Quand elle grandit dans la banlieue lavalloise, dans les années 1970, Lili-Anna est la seule au nom de famille « bizarre ». Son père quitte la Yougoslavie à l’âge de 19 ans, fuyant le joug communiste. Ainsi, agir à titre de chef de mission pour CARE Autriche, dans les camps de réfugiés de Bosnie et de Croatie, s’est avéré l’expérience humanitaire sans doute la plus chargée émotivement qu’elle a connue. Nous sommes en 1994, au plus fort de la guerre fratricide qui ensanglante les Balkans. Lili-Anna Pereša coordonne l’implantation de cliniques gynécologiques et pédiatriques mobiles.

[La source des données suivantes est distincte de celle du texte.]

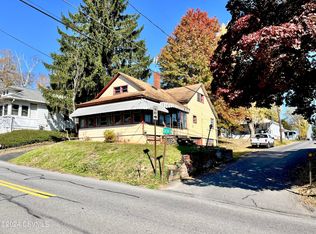 102 Green St, Selinsgrove, PA 17870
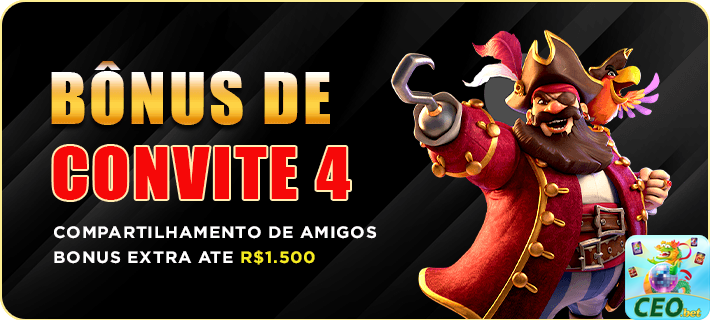 ceobet.com explore inovador jogo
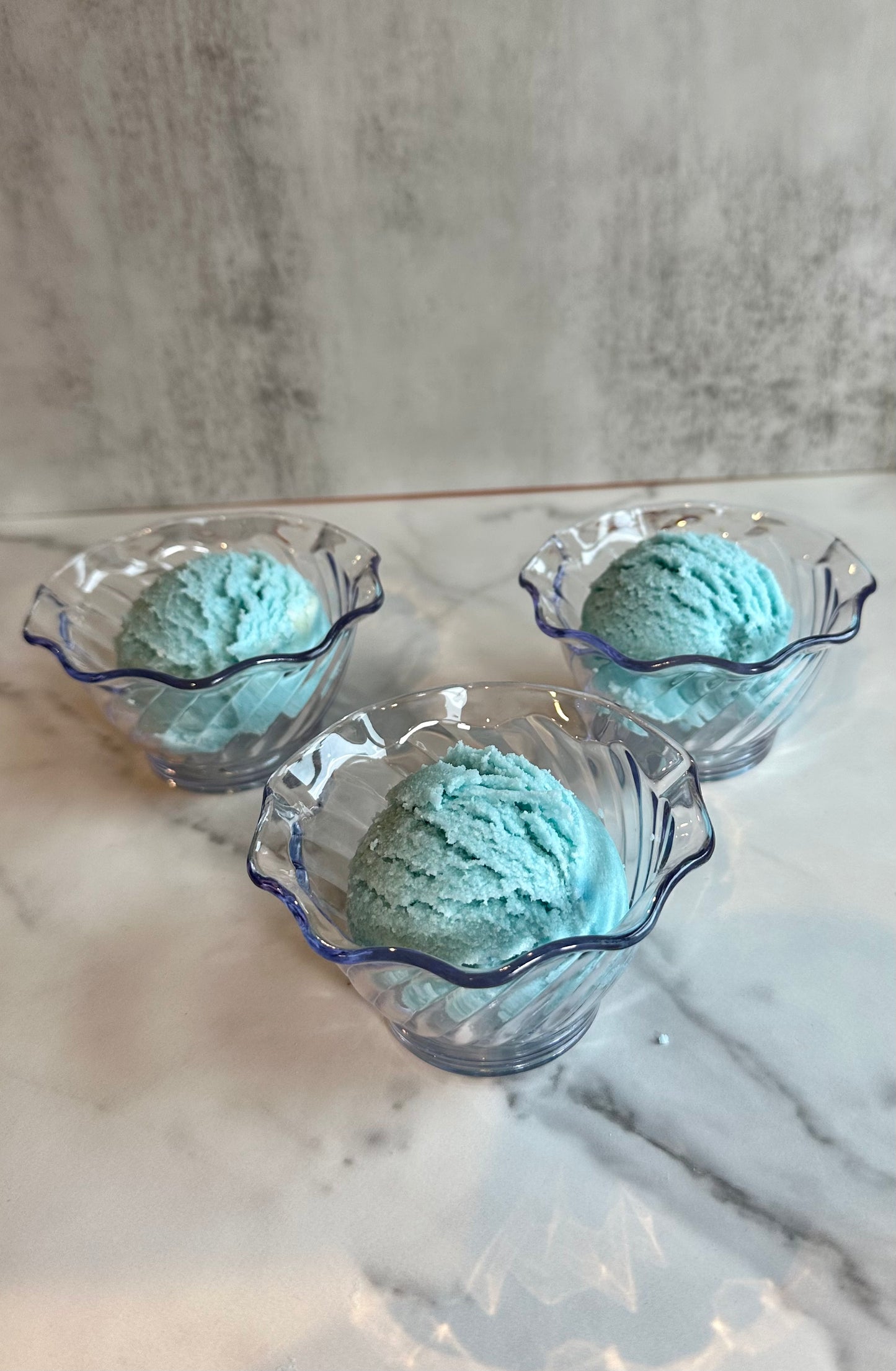 Waters of Italy - Bath Truffle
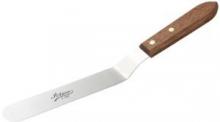 Ateco 1387 Offset Spatula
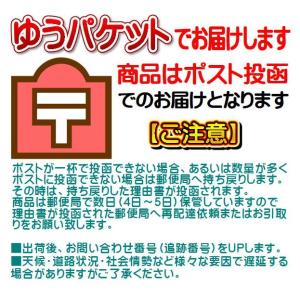 日本山人参 日本山人参茶 微粉末50g×1袋(...の詳細画像5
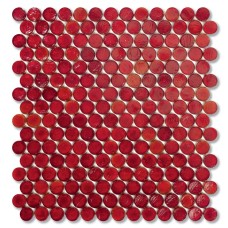 Мозаїка 27.6x29.4 740 Barrels Sicis Neoglass з колекції Neoglass Sicis Sicis: мозаїка з Равенни — 700 кольорів скла і власні патенти — сторінка 21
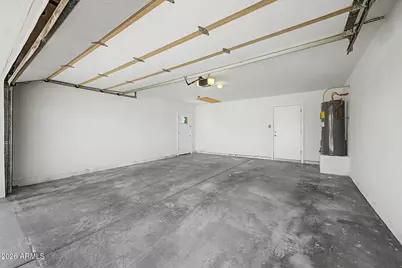 2335 E Shangri La Road, Phoenix, AZ 85028 - Photo 33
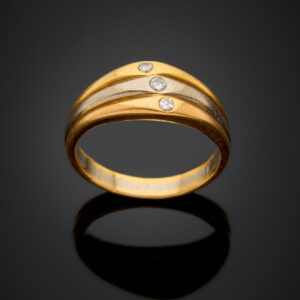 Lot 416 - vente 1142 - CARTIER… - 2025-08-08T10:00 4 609663719 2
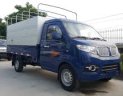 Xe tải 500kg - dưới 1 tấn 2018 - Cần bán xe Kenbo Chiến Thắng năm sản xuất 2018, nhập khẩu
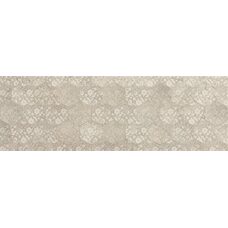 Плитка 25*75 Wabe Perla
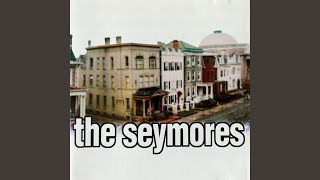 Video thumbnail of "The Seymores - The First Lady of Delaware"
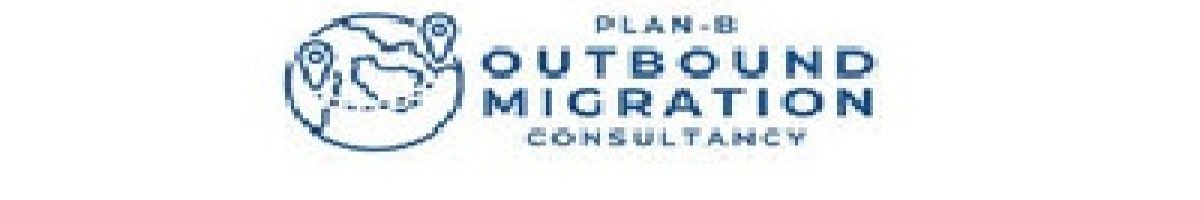 outboundmigration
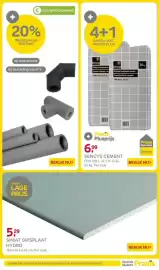 Praxis folder Pagina 48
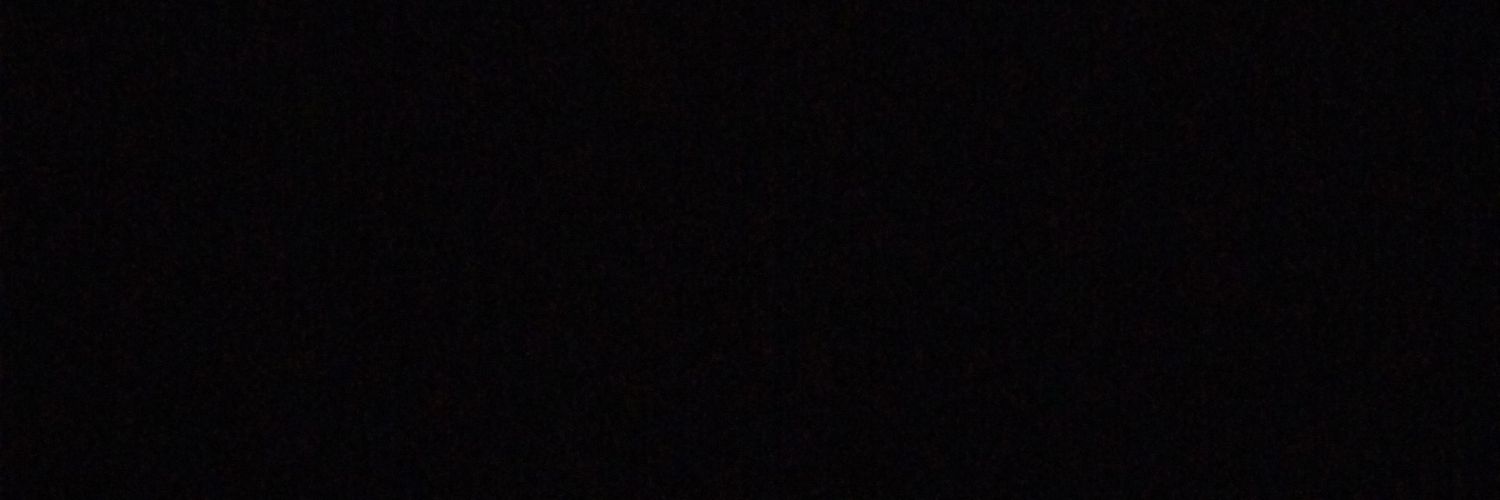 David S. Murga banner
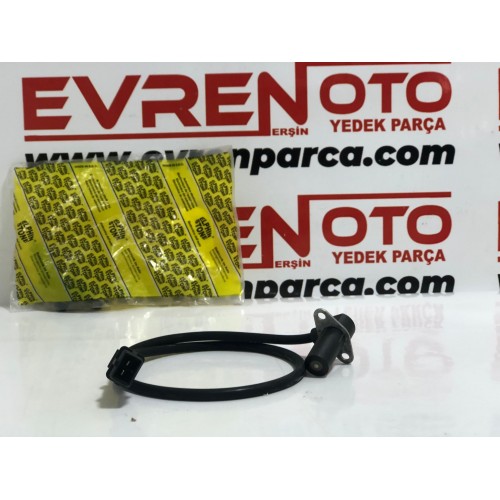 Krank Devir Sensörü Tipo Tempra 2.0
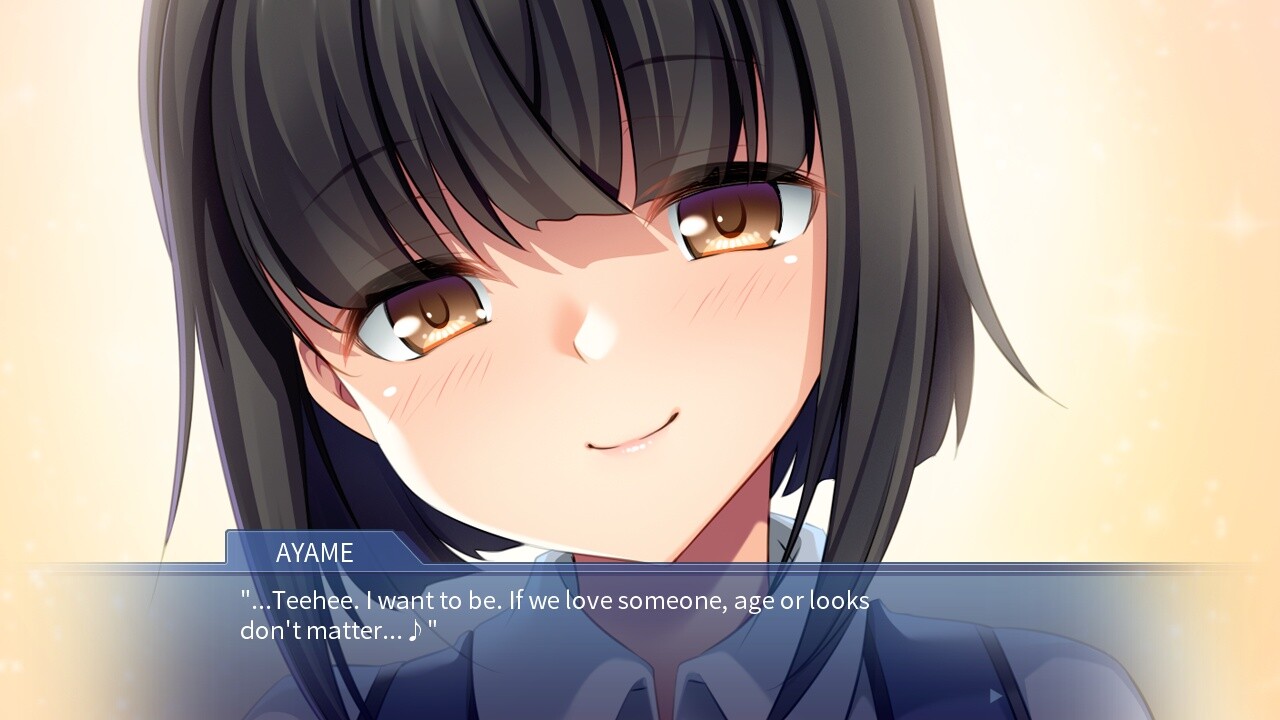 발사 올라이트♪ 시골 열차는 마음껏 당하는 중!? ～갸루와 문학소녀의 아저씨 놀리기～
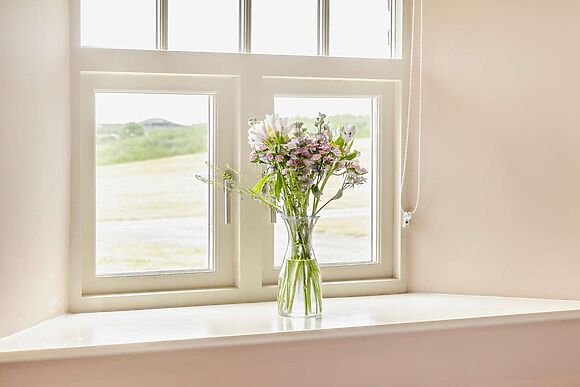 1-Bedroom Cottage in St Davids
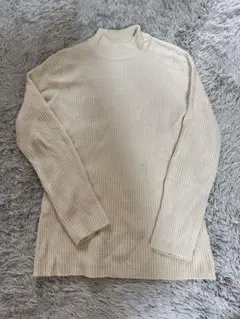 Item thumbnail for item 069788bc-c3d3-43f8-a32f-49dc7a910c3d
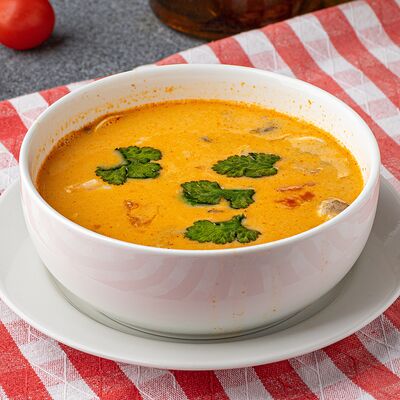 Том ям в Моя Италия по цене 539 ₽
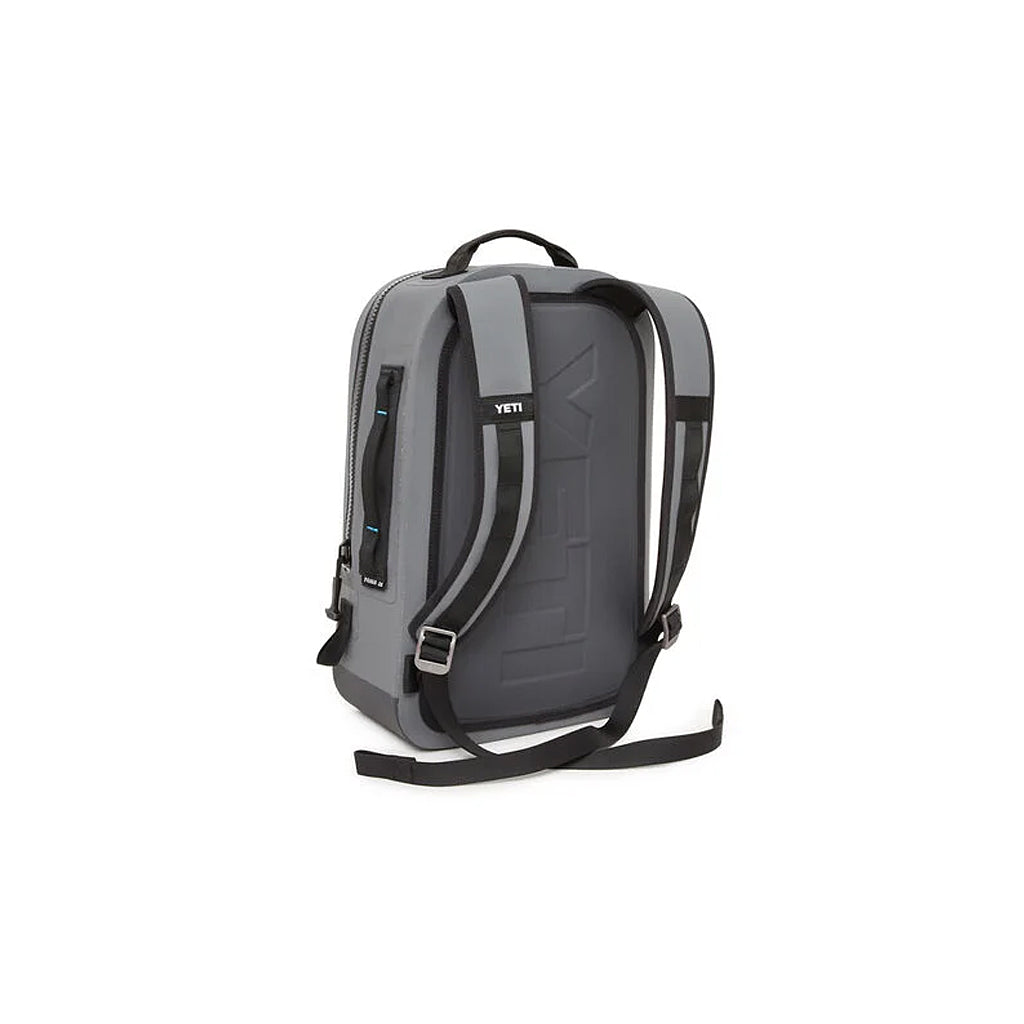 YETI PANGA BACKPACK 28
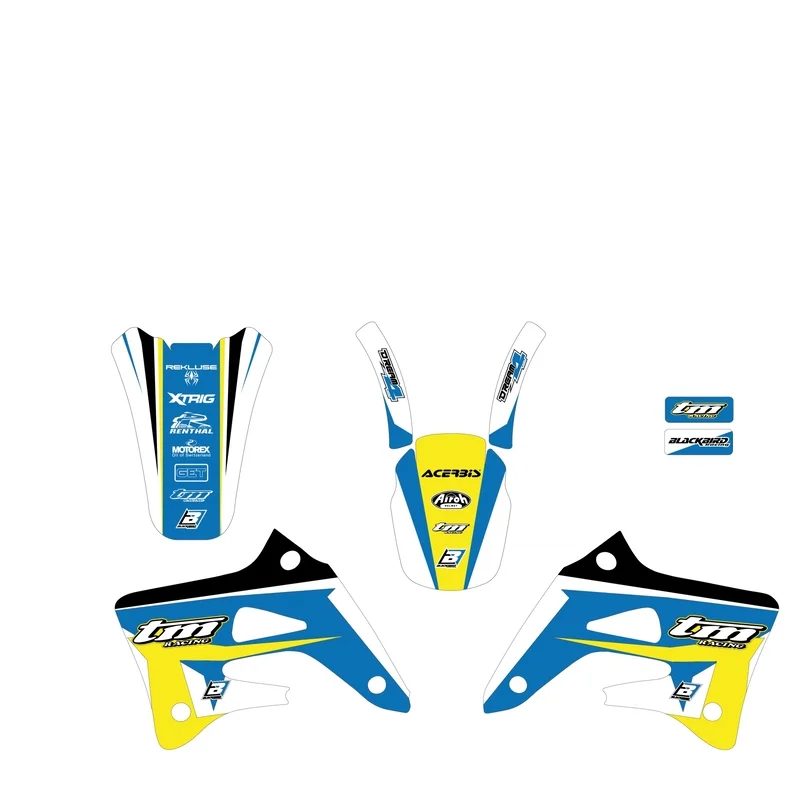 fc-moto4-1341491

C’est la guerre dans toute son horreur. Elle est en Bosnie lorsque Srebrenica tombe, quand les hommes, jeunes et vieux, sont massacrés, quand des femmes et des enfants traumatisés, « comme des zombies », arrivent dans les camps, après avoir marché des jours dans les bois. Comme elle a séjourné dans la famille de son père à plusieurs reprises au fil des ans, Lili-Anna parle la langue du pays. « Émotivement, c’est dur, dit-elle. Il faut arriver à se détacher pour être efficace. Quand on est dans le moment présent, dans l’action, ça va. C’est après qu’on a un backlash. »
Après cette expérience éprouvante, elle accepte un poste de consultante pour la Coopération française, auprès des femmes, au Burkina Faso. Puis il y aura la direction générale des Petits Frères des Pauvres, le Y des femmes de Montréal, Amnesty International – France, UNICEF Québec, et enfin, la fondation ONE DROP.
Centraide, avec sa vision holistique de la lutte contre l’exclusion et la pauvreté, arrive ainsi comme un point de convergence de toute cette riche expérience que Lili-Anna a amassée depuis plus de 25 ans auprès des plus vulnérables. Après 15 mois à la tête de l’organisme, Lili-Anna Pereša trouve extraordinaire le niveau d’engagement des gens qui y œuvrent, mais aussi celui des entreprises, des communautés, et de ce fabuleux réseau mis en place. « Je crois aux connections. Je suis en génie télécom, après tout. On peut connecter tous ces gens. » Et ainsi aider à transformer l’autre Montréal.